Les révélations lâchées mercredi par Libération et l’AFP sont inédites pour le public mais n’ont pas surpris la justice. En effet, c’est ce même rapport de la DGCCRF, rédigé en novembre, qui sert de base à l’enquête en cours. Il s’appuie notamment sur des perquisitions effectuées en janvier 2016 dans plusieurs sites Renault en Île-de-France. Les conclusions de la Répression des fraudes ont été transmises fin décembre au parquet de Paris.
Une information judiciaire a été ouverte le 12 janvier visant Renault pour "tromperie sur les qualités substantielles et les contrôles effectués". Le dossier a été confié à trois juges d’instruction et l’Office central de lutte contre les atteintes à l’environnement et à la santé publique, qui a enquêté sur le Mediator, les prothèses mammaires PIP et le "Dieselgate", a été saisi. Ce service de la gendarmerie a repris l’enquête depuis le début.
Carlos Ghosn peut-il être inquiété ?
C’est un aspect du dossier sur lequel la DGCCRF insiste : "l'ensemble de la chaîne de direction de Renault qui rend compte en dernier ressort à son PDG" est impliquée. "Aucune délégation de pouvoir n'a été établie par Carlos Ghosn concernant l'approbation des stratégies de contrôle utilisées pour le fonctionnement des moteurs", relève notamment la Répression des fraudes qui conclut à "la responsabilité" du PDG du constructeur.
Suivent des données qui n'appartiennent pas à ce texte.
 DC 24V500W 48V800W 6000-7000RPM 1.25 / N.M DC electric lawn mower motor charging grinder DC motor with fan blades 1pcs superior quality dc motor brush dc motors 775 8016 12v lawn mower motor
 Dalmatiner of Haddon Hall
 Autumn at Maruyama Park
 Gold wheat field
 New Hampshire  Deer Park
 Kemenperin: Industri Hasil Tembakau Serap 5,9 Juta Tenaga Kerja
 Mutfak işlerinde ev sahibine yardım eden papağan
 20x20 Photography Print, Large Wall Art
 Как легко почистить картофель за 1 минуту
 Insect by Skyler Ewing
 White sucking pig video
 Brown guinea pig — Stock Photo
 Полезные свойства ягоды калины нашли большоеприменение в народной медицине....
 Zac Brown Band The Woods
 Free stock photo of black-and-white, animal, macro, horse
Un point que conteste "formellement" Renault depuis mercredi. Yannick Bolloré, le numéro 2 du groupe, a contesté l’organisation hiérarchique évoquée par la Répression des fraudes. Il assure que "Renault, comme toutes les sociétés, a des délégations de pouvoir et les a communiquées à la DGCCRF". Ce flou devrait pouvoir être clarifié facilement : les chaînes de décision sont en général régies par des statuts propres à chaque entreprise. Responsable ou non, Carlos Ghosn a sûrement en tête l’exemple de l’ex-PDG de Volkswagen. Martin Winterkorn avait préféré démissionné, avant d’être visé par l’enquête, estimant que son entreprise avait "besoin d’un nouveau départ".
Quels recours pour les automobilistes ?
A ce niveau de l’enquête, les propriétaires d’un véhicule Renault diesel doivent rester patients. Tant qu'aucun préjudice économique n'est reconnu, déposer plainte ne sert à rien. Or, l’enquête des juges, entamée il y a deux mois environ, va prendre beaucoup de temps, probablement plusieurs années.
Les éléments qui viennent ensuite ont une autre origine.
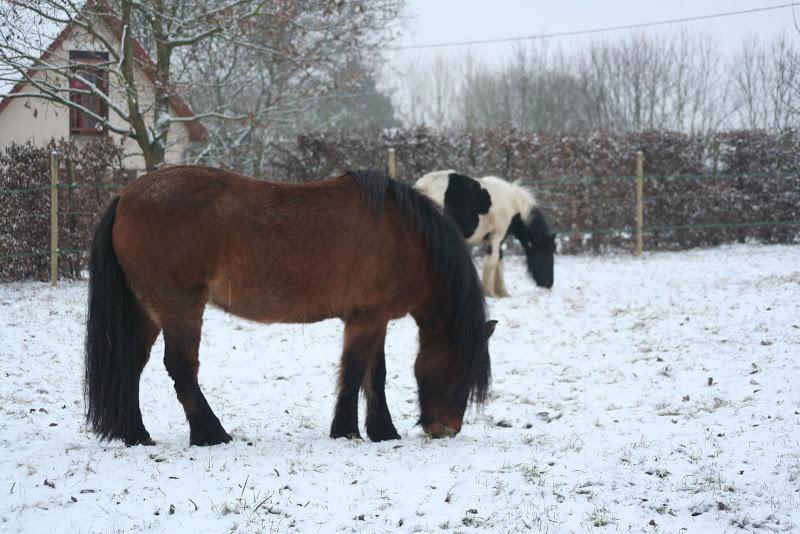 Le  calvados sous la neige... les chevaux s'éclatent! IMG_4940
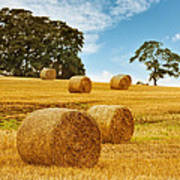 Hay Bales Poster by Amanda Elwell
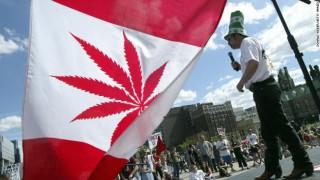 Senatul Canadei a aprobat folosirea canabisului în scop de recreere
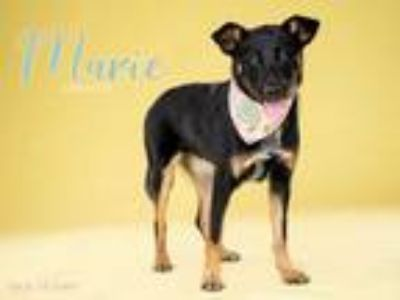 Adopt *MARIE a Black - with Tan, Yellow or Fawn German Shepherd Dog / Mixed dog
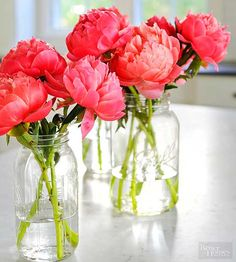 Whether you grow them or pick them up at a florists shop, fresh flowers are such a treat that you want them to last as long as possible. Follow these tips to keep cut flowers as fresh as a daisy./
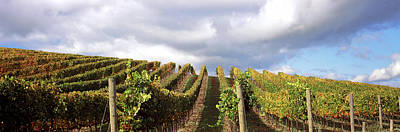 Winemaking Photograph - Vineyard, Napa Valley, California, Usa by Panoramic Images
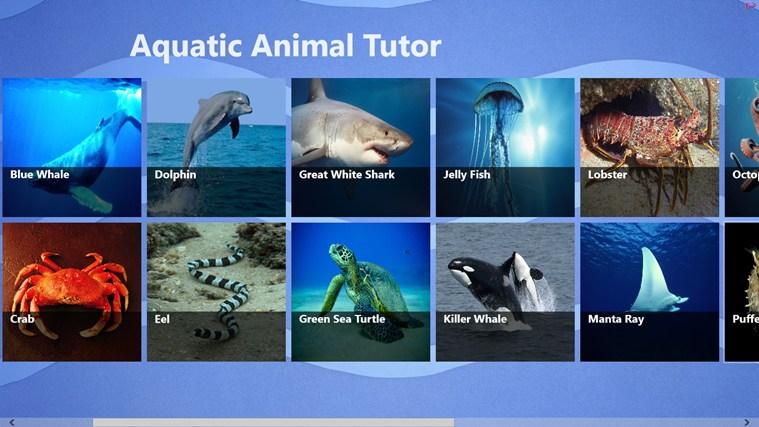 Aquatic Animals With Names
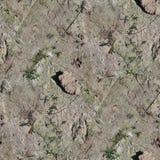 非常英亩地面和土的详细的无缝的纹理样式在高分辨率 免版税库存照片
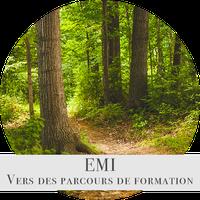 EMI parcours formation.png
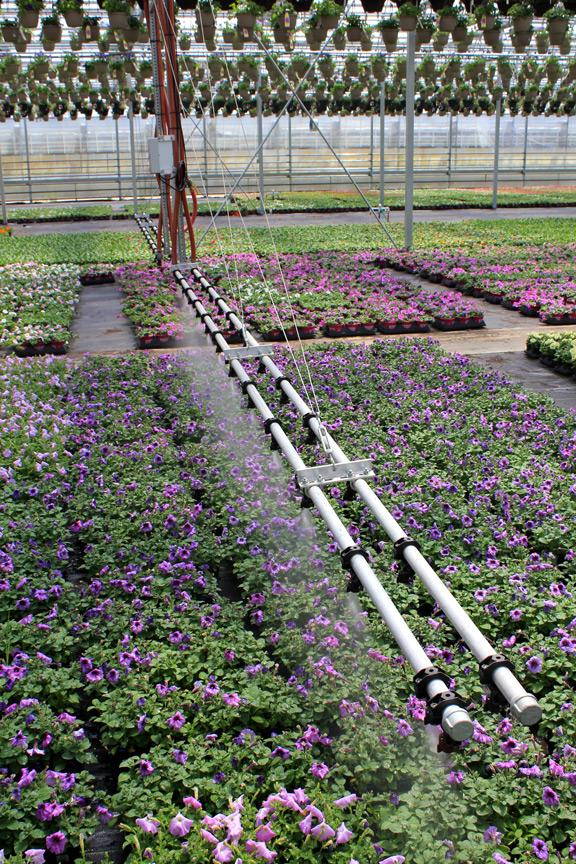 Low Pressure Boom Irrigators For Greenhouse Cherry Creek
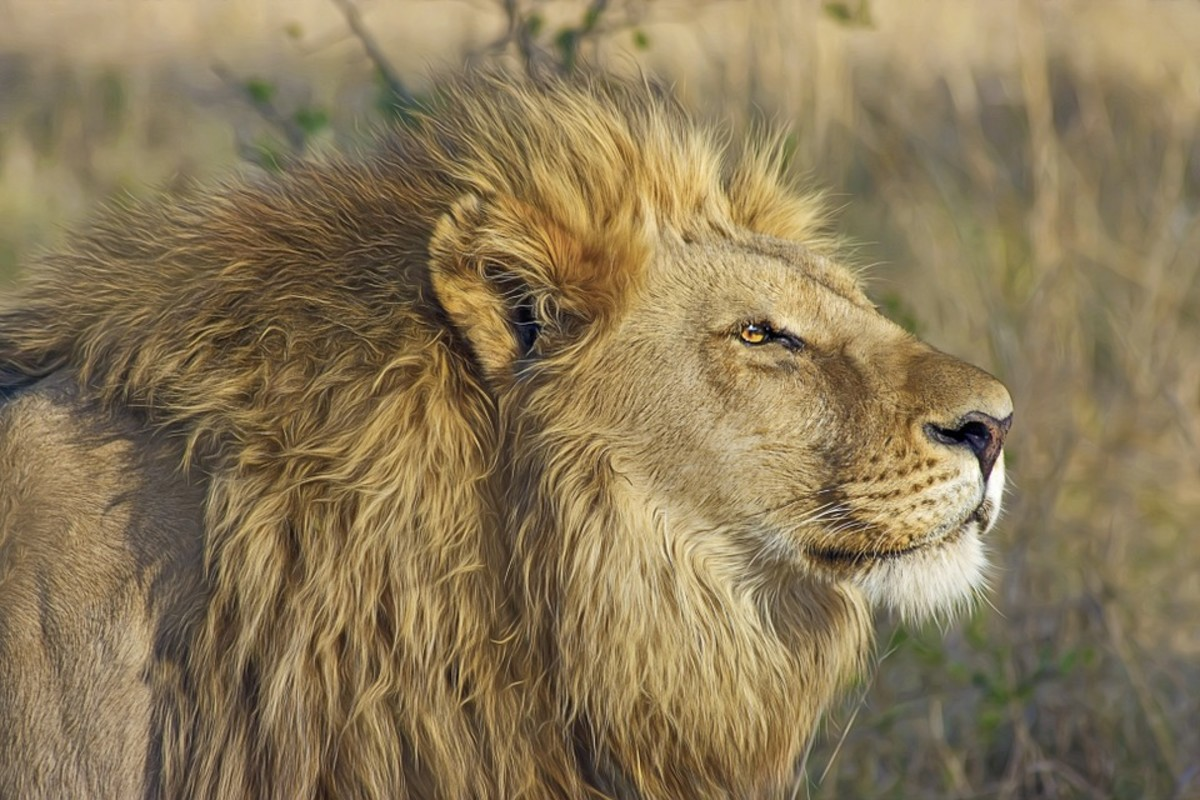 Lions are the second fastest big cat after the cheetah.  Like the cheetah, they can only manage fast speeds over short distances, however, and quickly become exhausted.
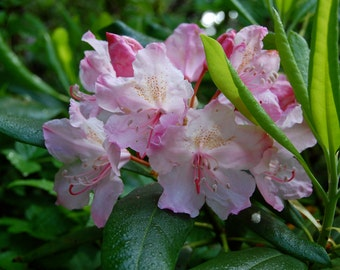 Rhododendron, Flower Essence, Western Rhododendron, Wildflower, Self Compassion, Compassion, Heart Healing, Self Love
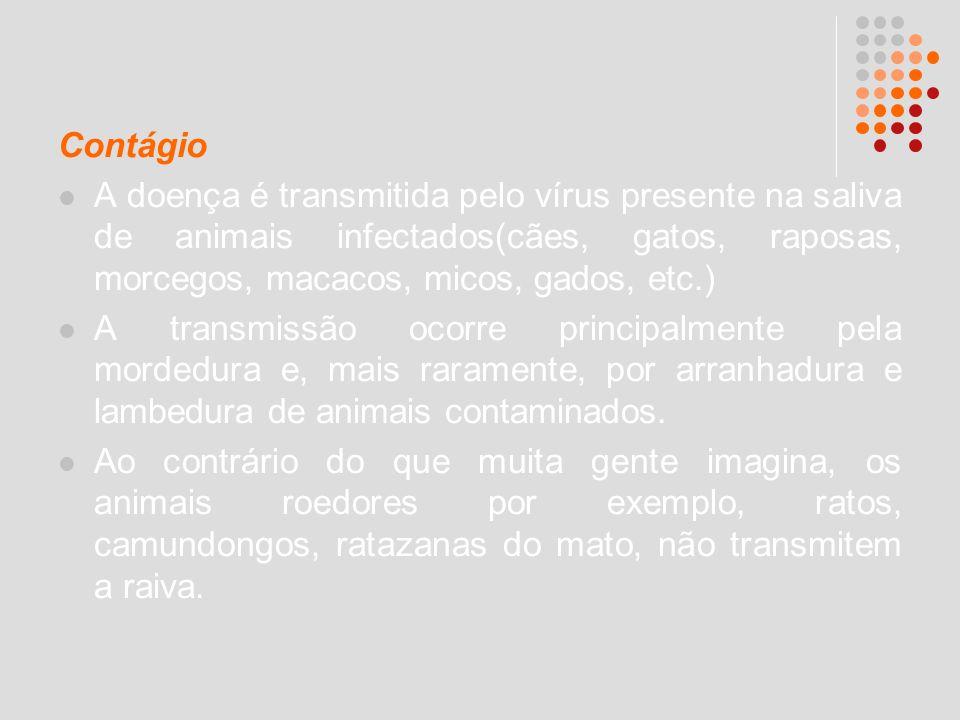 Contágio A doença é transmitida pelo vírus presente na saliva de animais infectados(cães, gatos, raposas, morcegos, macacos, micos, gados, etc.)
En cas de fraude avérée de la part de Renault, il faut privilégier une action en justice collective qui donnerait plus de poids à la plainte des consommateurs. Si la date de 1990 est confirmée, tous les faits ne seront pas couverts au pénal en raison des délais de prescription. Mais une telle durée de fraude "renforce la responsabilité éventuelle de Renault, et donc la possibilité de sanctions lourdes" au civil, indique au micro d'Europe 1 Nicolas Godefroy, juriste à l’UFC-Que-Choisir, association de consommateurs qui s’est portée partie civile dans ce dossier.